La distillation des fleurs d’ylang-ylang a été lancée à Manille aux Philippines vers 1860, par un marin du nom d'Albert Schwenger qui séduit par l’odeur des fleurs, aurait parcouru la campagne avec un alambic pour récolter et distiller de petites quantités de fleurs. Peu de temps après, la culture de l'ylang- ylang sera entreprise à grande échelle par les planteurs des possessions françaises de l’océan indien pour le compte des parfumeurs français. En 1909, on rapporte qu’il y avait 200.000 arbres à ylang-ylang cultivés à la Réunion, mais leur culture fut ensuite abandonnée en raison de la fréquence des cyclones. Une production commerciale à grande échelle s’est par la suite développée à Nosy-Bé (Madagascar) et dans les îles des Comores. Actuellement la production se fait pour l’essentiel dans les Comores, Anjouan et Mayotte. Avec 50 à 70 tonnes d’essence, les Comores tiennent le rang de premier producteur mondial. La production malgache se situe dans une fourchette de 15 à 20 tonnes par an.

L'ylang-ylang constitue la principale culture de rente de Mayotte, dont il représente l'essentiel des exportations, consolidé récemment par l'aquaculture. Celles-ci se sont élevées à environ 14,3 tonnes d’essence en 1997 sur une production mondiale de 100 tonnes d’essence. La production d’ylang-ylang était alors réalisée par 380 producteurs sur une superficie de 500 hectares environ (204.000 pieds). Chaque arbre peut produire 3 à 4 kg de fleurs par récolte.

La distillation de la fleur fraiche d'ylang-ylang se fait à l’eau dans des alambics qui permettent d'extraire une huile essentielle en plusieurs fractions. La distillation dure près de 20 heures, les meilleures fractions étant recueillies dans les deux premières heures. Le produit des différentes distillations se distingue suivant la densité de l'essence : extra s, extra, première, deuxième et troisième. Les fractions extra supérieure et extra normale, ainsi que première sont destinées à la parfumerie de luxe, les deuxième et troisième étant destinées aux cosmétiques, aux savons et aux détergents.

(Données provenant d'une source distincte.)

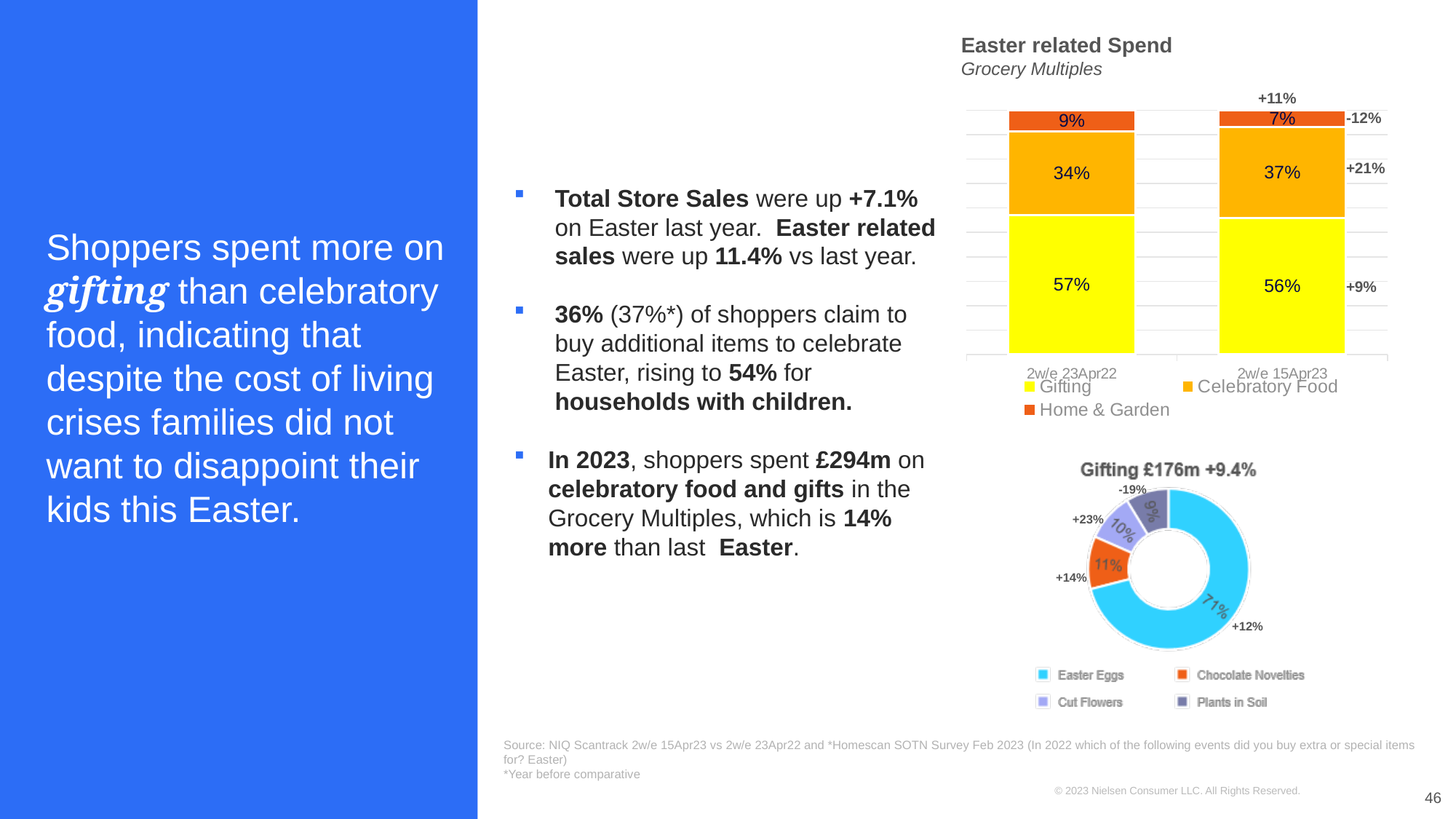
In the 'Easter related Spend' chart, how many series does the legend list? 3 In the 'Easter related Spend' chart, what share of spend was Gifting in 2w/e 15Apr23? 56% In the 'Easter related Spend' chart, by how many percentage points did the Celebratory Food share change from 2w/e 23Apr22 to 2w/e 15Apr23? 3 percentage points In the 'Gifting £176m +9.4%' donut chart, which category has the smallest share? Plants in Soil In the 'Gifting £176m +9.4%' donut chart, what share do Easter Eggs account for? 71% In the 'Easter related Spend' chart, which segment is the largest in the 2w/e 23Apr22 bar? Gifting In the 'Easter related Spend' chart, which segment is the smallest in the 2w/e 15Apr23 bar? Home & Garden In the 'Gifting £176m +9.4%' donut chart, how many categories does the legend list? 4 In the 'Easter related Spend' chart, what growth figure is shown next to the Celebratory Food segment for 2w/e 15Apr23? +21% In the 'Easter related Spend' chart, what share of spend was Celebratory Food in 2w/e 23Apr22? 34% What type of chart is the 'Easter related Spend' chart? Stacked bar chart In the 'Easter related Spend' chart, what share of spend was Home & Garden in 2w/e 15Apr23? 7%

Un hectare produit entre 900 et 1 500 kg de fleurs, correspondant à une fabrication de 18 à 30 kg d'essence par an. Il faut compter donc environ 100 kg de fleurs pour faire 2 kg d'essence. L’essence d’ylang-ylang est destinée à la préparation des certains parfums de luxe, de produits cosmétiques et de produits destinés à l’aromathérapie.

Cet arôme a été rendu célèbre en 1926 par Coco Chanel avec le parfum "Bois des Iles", puis 1938 par Patou avec "Joy". Il rentre aujourd'hui dans les notes de base de nombreux parfums.

 

Des usages multiples

On prête à l'essence d'ylang de multiples propriétés : ce serait un excellent régulateur du système cardiaque. Tonifiant ovarien et testiculaire, il constituerait un aphrodisiaque de choix. On l'apprécie aussi pour ses qualités d'antidépresseur, de sédatif, d'antiseptique pour les voies intestinales et son influence bénéfique sur les problèmes de circulation sanguine.

L'essence d'ylang-ylang est donc indiquée aux personnes souffrant de tension artérielle élevée, de gastro-entérite, de nervosité (dépression, insomnie, excitabilité, essoufflement dû à l'anxiété), ou de frigidité. Véritable solution miracle, elle combattrait aussi très efficacement les peaux grasses et embellirait les chevelures.

En Asie du sud est, l'huile d'ylang-ylang sert à aromatiser les bonbons, les glaces, les boissons et le chewing-gum. Comme additif alimentaire, elle ne présente pas de risque pour la santé aux doses recommandées.

Les armoiries de Mayotte, adoptées en 1982, comprennent deux fleurs d'ylang-ylang sur l'écu central. Cette fleur fait partie du patrimoine de Mayotte, a participé à lui donner son nom d'"île aux parfums" et pourrait constituer une belle image et une source d'emplois pour son avenir, à condition de réussir à relancer sérieusement la filière.